=== Problem 1 ===
Reproduce the forum comment on password security word for word, in its entirety.

=== Reading text ===
__________________________________________________

I get what you’re saying though, no one expects Google’s password management
to be so riddled with holes. Encrypting the view or usage of the rest of your
passwords with a master password needs to be mandatory, not optional.

I’ve always used Keepass stored on Dropbox and enter my master password
everyday, multiple times as it logs out after 3 minutes. I do save some
passwords in Firefox but don’t sync those, and 2FA through Microsoft
Authenticator (SMS only when it’s the only option). That’s still not perfect
but your attack surface doesn’t exist.

This is all really complex for the average person and it took me years as a
relatively astute developer to handling properly. A device (something you
have) biometric (something you are) authentication should resolve all of these
issues in an easy way that you don’t have to think about, and I’m looking
forward to ‘sign in with Apple’ to become a universal login for this reason.

__________________________________________________

=== Data extract ===
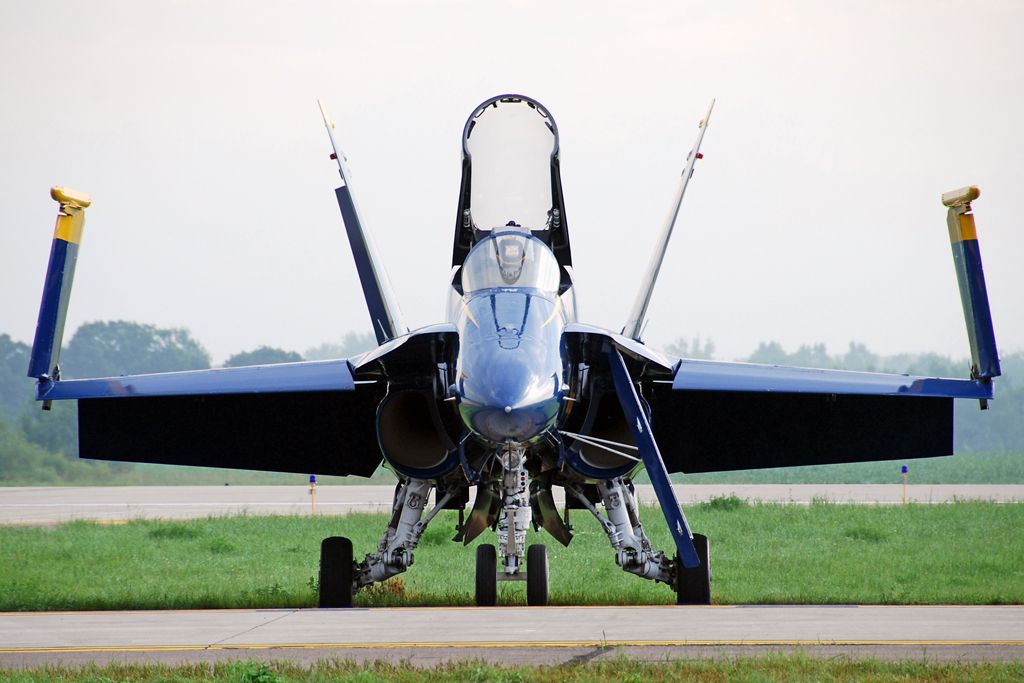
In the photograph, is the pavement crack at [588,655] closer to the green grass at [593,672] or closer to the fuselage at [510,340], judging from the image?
the green grass at [593,672]

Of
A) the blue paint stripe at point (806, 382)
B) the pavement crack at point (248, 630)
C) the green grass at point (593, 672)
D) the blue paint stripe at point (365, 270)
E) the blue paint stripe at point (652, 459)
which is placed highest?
the blue paint stripe at point (365, 270)

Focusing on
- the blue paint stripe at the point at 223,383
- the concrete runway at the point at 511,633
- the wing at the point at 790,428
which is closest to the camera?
the concrete runway at the point at 511,633

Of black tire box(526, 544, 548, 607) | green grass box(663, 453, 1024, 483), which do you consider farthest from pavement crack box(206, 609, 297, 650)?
green grass box(663, 453, 1024, 483)

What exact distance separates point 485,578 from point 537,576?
511mm

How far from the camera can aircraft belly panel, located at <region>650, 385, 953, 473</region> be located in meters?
13.4

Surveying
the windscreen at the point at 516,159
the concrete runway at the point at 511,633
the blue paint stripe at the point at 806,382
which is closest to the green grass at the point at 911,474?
the blue paint stripe at the point at 806,382

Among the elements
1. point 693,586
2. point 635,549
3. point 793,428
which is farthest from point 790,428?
point 635,549

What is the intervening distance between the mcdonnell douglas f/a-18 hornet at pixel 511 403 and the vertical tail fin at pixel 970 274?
0.06 feet

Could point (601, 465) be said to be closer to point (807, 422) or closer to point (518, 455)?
point (518, 455)

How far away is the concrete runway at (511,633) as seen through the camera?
8.82 m

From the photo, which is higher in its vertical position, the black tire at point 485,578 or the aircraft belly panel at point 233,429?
the aircraft belly panel at point 233,429

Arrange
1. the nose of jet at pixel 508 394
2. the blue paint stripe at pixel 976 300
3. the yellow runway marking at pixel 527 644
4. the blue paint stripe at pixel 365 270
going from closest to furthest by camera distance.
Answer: the yellow runway marking at pixel 527 644 → the nose of jet at pixel 508 394 → the blue paint stripe at pixel 976 300 → the blue paint stripe at pixel 365 270

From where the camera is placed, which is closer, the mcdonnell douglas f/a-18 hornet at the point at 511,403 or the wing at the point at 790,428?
the mcdonnell douglas f/a-18 hornet at the point at 511,403

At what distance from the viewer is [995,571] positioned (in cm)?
1542
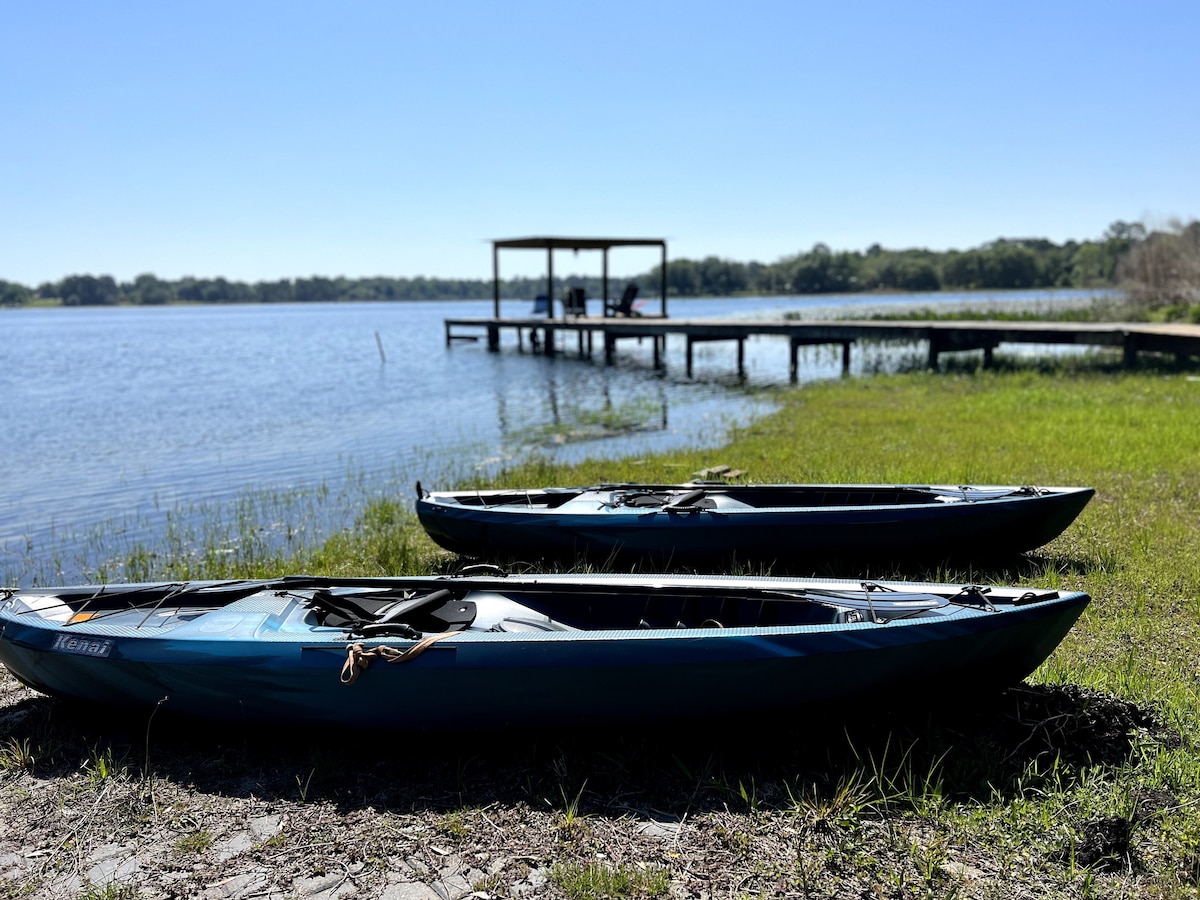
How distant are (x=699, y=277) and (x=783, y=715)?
13014 cm

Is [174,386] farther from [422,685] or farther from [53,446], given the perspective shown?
[422,685]

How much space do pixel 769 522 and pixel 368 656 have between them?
371 centimetres

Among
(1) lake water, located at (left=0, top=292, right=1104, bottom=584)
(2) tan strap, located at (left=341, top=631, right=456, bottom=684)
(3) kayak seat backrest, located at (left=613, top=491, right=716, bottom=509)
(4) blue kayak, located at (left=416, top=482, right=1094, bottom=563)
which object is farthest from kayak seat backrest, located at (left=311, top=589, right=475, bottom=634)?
(1) lake water, located at (left=0, top=292, right=1104, bottom=584)

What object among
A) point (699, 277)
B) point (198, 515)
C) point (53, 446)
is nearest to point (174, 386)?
point (53, 446)

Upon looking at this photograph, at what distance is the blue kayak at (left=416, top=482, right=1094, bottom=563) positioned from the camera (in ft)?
23.0

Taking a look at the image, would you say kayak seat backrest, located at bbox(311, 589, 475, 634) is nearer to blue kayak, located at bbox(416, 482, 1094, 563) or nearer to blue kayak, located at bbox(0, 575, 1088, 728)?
blue kayak, located at bbox(0, 575, 1088, 728)

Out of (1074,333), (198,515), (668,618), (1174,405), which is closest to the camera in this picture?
(668,618)

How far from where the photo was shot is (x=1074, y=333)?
2077cm

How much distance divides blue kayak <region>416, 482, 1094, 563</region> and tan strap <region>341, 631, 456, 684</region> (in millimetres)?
3130

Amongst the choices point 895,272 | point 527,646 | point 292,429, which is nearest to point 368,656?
point 527,646

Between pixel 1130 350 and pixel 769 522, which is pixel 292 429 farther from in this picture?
pixel 1130 350

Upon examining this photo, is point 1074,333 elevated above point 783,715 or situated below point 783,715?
above

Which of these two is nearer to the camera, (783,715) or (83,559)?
(783,715)

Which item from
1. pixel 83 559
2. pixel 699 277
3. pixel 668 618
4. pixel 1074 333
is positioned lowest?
pixel 83 559
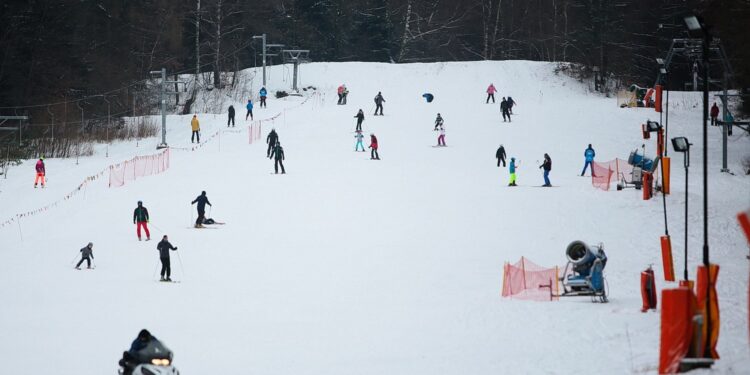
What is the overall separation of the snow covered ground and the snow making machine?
1.44 feet

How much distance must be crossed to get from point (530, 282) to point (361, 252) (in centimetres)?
617

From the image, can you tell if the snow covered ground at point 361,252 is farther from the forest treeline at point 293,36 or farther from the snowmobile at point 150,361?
the forest treeline at point 293,36

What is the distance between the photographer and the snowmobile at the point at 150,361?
12.8 metres

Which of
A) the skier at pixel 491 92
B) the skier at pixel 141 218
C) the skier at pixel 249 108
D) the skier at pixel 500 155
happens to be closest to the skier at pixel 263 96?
the skier at pixel 249 108

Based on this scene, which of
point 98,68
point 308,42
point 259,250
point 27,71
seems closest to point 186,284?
point 259,250

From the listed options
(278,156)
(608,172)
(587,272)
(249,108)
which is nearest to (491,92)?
(249,108)

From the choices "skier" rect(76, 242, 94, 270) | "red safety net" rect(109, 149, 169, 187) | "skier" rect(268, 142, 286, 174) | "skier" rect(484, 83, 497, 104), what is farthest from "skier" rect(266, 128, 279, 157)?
"skier" rect(484, 83, 497, 104)

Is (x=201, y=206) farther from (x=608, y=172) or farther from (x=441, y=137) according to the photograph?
(x=441, y=137)

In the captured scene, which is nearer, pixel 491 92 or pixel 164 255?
pixel 164 255

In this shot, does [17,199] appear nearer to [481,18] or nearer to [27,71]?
[27,71]

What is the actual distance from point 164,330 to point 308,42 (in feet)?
248

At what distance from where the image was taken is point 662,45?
238 ft

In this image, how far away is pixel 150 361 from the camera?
12953 mm

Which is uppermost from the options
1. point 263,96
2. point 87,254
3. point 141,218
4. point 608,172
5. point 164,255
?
point 263,96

__________________________________________________

=== Problem 2 ===
Provide the lines of the listing from the line containing "Which is uppermost from the options" through the last line of the listing, inclusive, as a JSON list of strings with one string per line and blank lines omitted. Give only those lines.

=== Expected answer 1 ===
I get what you’re saying though, no one expects Google’s password management
to be so riddled with holes. Encrypting the view or usage of the rest of your
passwords with a master password needs to be mandatory, not optional.

I’ve always used Keepass stored on Dropbox and enter my master password
everyday, multiple times as it logs out after 3 minutes. I do save some
passwords in Firefox but don’t sync those, and 2FA through Microsoft
Authenticator (SMS only when it’s the only option). That’s still not perfect
but your attack surface doesn’t exist.

This is all really complex for the average person and it took me years as a
relatively astute developer to handling properly. A device (something you
have) biometric (something you are) authentication should resolve all of these
issues in an easy way that you don’t have to think about, and I’m looking
forward to ‘sign in with Apple’ to become a universal login for this reason.

=== Expected answer 2 ===
[
  "Which is uppermost from the options",
  "1. point 263,96",
  "2. point 87,254",
  "3. point 141,218",
  "4. point 608,172",
  "5. point 164,255",
  "?",
  "point 263,96"
]